Concept: Position Independent Executables
Modern architectures have good support for Program Counter-relative addressing, which has enabled the use of Position-Independent Executables . Information about underlying concepts is available online . This page will cover the concept as it relates to hacking.
Challenges of PIE
Since modern systems tend to map memory at random locations, The biggest challenge of PIE is that you don’t know where anything is in memory. This presents two problems: you don’t know where to write, and you don’t know what to write.
Problem: where to write
First, you must figure out where to write. Depending on the type of write primitive you can leverage, this might or might not be hard:
- If you have an overflow, the write itself doesn’t need any knowledge of where you’re writing: the data will get written onto the buffer you’re overflowing!
- If you have a relative write, then you can write into any adjacent data without having to know the actual location of that data.
- Otherwise, if you have an absolute write, you will need to first leak the address of the executable using another vulnerability.
Problem: what to write
If you solve the problem of where to write, you must still understand what to write.
In the context of PIE, there is a useful exploitation technique: a partial pointer overwrite .
Because memory pages are always aligned to
0x1000 , the three least-significant nibbles will always be the same, regardless of where the page is mapped.
Thus, you can overwrite the least-significant byte of a pointer with impunity to re-target that pointer to any other resource (such as a different instruction) that has the same other bytes as the pointer that you’re overwriting.
This will always work, since that byte is always the same.
You can also overwrite two bytes (four nibbles), giving you more options to re-target the pointer at.

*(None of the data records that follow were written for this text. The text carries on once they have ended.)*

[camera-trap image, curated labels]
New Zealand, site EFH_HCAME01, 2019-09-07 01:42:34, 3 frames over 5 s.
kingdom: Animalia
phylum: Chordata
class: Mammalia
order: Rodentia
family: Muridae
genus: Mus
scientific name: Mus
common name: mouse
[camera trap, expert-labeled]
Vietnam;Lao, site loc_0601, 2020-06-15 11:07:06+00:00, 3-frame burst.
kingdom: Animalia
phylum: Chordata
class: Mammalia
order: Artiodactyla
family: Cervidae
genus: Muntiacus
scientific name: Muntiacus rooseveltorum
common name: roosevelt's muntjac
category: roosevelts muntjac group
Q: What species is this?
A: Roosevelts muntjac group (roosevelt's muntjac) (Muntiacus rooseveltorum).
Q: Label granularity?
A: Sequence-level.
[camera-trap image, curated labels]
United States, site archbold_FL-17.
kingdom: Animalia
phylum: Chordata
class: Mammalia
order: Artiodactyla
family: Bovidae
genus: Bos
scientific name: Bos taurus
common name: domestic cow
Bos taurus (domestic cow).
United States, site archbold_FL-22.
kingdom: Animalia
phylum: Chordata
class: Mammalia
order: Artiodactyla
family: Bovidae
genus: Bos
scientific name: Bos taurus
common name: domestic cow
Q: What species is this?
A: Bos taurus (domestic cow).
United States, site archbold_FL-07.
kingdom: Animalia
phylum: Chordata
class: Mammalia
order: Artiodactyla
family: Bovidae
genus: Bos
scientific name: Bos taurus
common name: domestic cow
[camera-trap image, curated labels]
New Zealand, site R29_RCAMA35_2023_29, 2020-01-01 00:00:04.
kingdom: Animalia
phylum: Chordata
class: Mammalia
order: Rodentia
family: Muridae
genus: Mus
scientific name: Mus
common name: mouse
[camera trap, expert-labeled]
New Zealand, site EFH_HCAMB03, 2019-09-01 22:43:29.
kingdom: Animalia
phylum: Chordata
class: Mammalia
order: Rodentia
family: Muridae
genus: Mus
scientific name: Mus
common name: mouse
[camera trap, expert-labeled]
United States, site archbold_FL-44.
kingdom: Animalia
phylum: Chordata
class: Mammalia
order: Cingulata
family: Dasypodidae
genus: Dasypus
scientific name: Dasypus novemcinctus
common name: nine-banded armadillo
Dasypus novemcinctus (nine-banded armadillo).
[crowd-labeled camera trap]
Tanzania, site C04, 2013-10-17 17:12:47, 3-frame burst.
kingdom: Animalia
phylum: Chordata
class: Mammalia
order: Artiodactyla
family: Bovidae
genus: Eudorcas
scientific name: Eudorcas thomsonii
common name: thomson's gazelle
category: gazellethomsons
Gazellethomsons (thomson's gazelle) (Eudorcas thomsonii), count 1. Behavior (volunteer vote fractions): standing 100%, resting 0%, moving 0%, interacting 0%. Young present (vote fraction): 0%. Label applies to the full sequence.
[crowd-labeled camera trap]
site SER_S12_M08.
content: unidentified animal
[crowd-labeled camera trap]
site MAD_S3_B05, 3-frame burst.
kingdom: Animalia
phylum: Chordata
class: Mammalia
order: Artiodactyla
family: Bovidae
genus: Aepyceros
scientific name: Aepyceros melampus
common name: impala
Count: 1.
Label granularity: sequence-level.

This is more risky: because the most significant nibble you overwrite is not fixed, and you must overwrite it (as memory writtes typically happen on a byte-by-byte basis, not nibble-by-nibble or bit-by-bit), you have to take a guess for a value to overwrite it with and brute-force it.
Your guess will match the actual value in memory one out of 16 times (the number of values, 0x0 through 0xf, that a nibble can hold), and your exploit will work.